Patients at St. Charles Redmond now have access to a surgical method that is growing in use.
The hospital performed its first operation using the da Vinci Surgical System robot earlier this month.
The robot has been in use at St. Charles Bend since 2012, which became one of the last large hospitals in the state to add one, according to Bulletin archives.
Bend recently upgraded to the new $2.1 million XI model from da Vinci maker Intuitive Surgical, officials said. That allowed the older model to be moved to Redmond.
The robot has been used regularly in urology and gynecology and in other areas.
“It’s really starting to take off in general surgery,” said Dr. John Land, a Redmond surgeon.
The robot makes a smaller incision than would be required in traditional surgery. Land said that has helped decrease pain, with his narcotics prescription rate decreasing by more than 90 percent. It also allows patients to return to work faster and have to spend less time rehabbing in physical therapy.
Some patients are confused, but doctors explain that they will be the ones doing the surgery.
“I have to explain to them that I will be operating the robot,” said Dr. Ngocthuy Hughes. “This is my new tool, versus the laparoscope. … I make it very clear to them that there is not one part of the operation that is automated. The robot does not do anything on its own.”
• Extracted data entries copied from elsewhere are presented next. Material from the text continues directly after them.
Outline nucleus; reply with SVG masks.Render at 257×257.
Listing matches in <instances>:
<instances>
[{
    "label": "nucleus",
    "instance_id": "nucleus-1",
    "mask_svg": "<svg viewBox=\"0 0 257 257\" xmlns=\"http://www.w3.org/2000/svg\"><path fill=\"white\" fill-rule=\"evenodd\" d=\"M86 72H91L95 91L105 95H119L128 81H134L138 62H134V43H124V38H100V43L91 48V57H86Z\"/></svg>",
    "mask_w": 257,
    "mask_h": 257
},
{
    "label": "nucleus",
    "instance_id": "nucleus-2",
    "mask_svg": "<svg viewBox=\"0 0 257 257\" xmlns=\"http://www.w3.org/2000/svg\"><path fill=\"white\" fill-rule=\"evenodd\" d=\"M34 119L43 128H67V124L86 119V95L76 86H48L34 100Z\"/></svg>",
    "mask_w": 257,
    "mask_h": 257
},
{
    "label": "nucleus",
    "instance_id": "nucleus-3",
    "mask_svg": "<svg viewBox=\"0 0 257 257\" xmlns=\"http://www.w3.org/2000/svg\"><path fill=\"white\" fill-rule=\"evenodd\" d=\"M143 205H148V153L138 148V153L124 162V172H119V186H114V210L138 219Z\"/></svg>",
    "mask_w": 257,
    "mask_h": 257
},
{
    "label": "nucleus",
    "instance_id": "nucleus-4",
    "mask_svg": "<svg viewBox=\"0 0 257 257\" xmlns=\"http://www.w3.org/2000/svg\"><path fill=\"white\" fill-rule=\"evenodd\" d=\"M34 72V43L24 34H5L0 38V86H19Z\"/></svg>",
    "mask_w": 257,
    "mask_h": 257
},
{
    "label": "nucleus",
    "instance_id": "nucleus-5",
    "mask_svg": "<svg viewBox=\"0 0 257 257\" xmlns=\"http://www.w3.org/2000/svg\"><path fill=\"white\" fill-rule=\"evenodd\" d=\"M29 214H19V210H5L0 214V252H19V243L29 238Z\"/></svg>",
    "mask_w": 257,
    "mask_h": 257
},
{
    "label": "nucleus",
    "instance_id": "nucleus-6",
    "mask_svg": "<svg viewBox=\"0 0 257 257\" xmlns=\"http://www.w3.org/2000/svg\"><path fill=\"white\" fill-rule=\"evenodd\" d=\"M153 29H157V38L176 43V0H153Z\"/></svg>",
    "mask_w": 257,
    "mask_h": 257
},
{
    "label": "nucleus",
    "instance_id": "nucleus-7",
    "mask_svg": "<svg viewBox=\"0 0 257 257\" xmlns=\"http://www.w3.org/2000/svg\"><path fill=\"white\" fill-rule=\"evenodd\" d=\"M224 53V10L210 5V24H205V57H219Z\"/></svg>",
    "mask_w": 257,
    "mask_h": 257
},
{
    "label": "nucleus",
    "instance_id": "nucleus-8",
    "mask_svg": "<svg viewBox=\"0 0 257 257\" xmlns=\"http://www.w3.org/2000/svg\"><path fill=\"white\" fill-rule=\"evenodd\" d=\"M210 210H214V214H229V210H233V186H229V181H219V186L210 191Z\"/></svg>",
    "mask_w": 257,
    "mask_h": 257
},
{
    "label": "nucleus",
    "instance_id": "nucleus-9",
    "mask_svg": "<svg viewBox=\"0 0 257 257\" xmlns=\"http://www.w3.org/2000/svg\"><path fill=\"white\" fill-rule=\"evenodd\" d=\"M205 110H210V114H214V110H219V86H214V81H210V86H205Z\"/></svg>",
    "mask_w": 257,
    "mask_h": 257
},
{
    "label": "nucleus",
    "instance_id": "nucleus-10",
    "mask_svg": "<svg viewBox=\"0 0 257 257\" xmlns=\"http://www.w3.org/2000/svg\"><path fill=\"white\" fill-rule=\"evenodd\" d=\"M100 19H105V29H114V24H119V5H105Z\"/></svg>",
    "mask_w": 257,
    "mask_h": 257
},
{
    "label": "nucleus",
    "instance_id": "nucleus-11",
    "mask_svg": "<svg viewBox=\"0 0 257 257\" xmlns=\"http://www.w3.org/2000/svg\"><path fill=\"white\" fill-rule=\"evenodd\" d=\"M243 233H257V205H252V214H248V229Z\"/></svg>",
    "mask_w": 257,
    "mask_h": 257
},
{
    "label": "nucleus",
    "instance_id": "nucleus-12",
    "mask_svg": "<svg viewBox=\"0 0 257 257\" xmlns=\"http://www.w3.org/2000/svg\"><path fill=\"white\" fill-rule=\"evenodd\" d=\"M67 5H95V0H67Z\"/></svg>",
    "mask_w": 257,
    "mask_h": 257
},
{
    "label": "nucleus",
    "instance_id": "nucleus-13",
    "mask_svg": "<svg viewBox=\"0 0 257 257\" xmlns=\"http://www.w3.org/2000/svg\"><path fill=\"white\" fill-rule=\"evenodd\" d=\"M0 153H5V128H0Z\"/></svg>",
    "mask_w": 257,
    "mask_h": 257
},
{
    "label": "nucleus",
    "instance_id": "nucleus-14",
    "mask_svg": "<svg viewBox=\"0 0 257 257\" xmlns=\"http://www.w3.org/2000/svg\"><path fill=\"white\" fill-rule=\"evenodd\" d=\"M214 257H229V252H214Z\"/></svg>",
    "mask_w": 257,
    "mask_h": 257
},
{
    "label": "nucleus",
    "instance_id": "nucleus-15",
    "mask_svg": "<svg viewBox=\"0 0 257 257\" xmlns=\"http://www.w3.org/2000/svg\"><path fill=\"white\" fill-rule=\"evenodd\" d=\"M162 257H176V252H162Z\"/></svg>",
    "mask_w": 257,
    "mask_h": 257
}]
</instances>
The doctors say operating the robot, which is done from a console a few feet from the patient, provides less wear and tear on their bodies than maneuvering with their hands. That means less fatigue during the operation, as well as preventing longer-term health issues.
Doctors go through four-to six months of training on using the robot before operating with it, Land said.
The Redmond robot will help reduce demand for the surgeries. Dr. Phuong Nguyen said St. Charles Bend performed 800 surgeries last year, but that number could have been higher with another robot.
“Almost every laparoscopic surgery we do, we would do robotically if we had the time for it,” said Nguyen, who like Land and Hughes is part of the St. Charles Surgical Specialists group.
Along with the cost of the robot itself, robotic surgery has been criticized for its cost to perform.
The doctors say some robotic surgeries, such as inguinal hernia or gallbladder operations, are now as low or lower in cost than laparoscopic counterparts, and they are continuing to work to make it equivalent or less in cost for other surgeries. But even when robotic surgery is more costly upfront, they say patients can see savings by getting back to work sooner and facing less pain.
“Nothing is cheaper than doing a huge incision,” Land said. “But patients spend more days in the hospital and are in a lot more pain.”
Another question that comes up is how the hospital can expand its robotics program while it is closing its family birthing center in Redmond on the recommendation of a work group that sought to harness increasing costs of childbirth in the area. James Reedy, chief nursing officer for the St. Charles Health System, said the birthing center closure was about consolidating operations where more specialists are, while the robots are serving an aging population.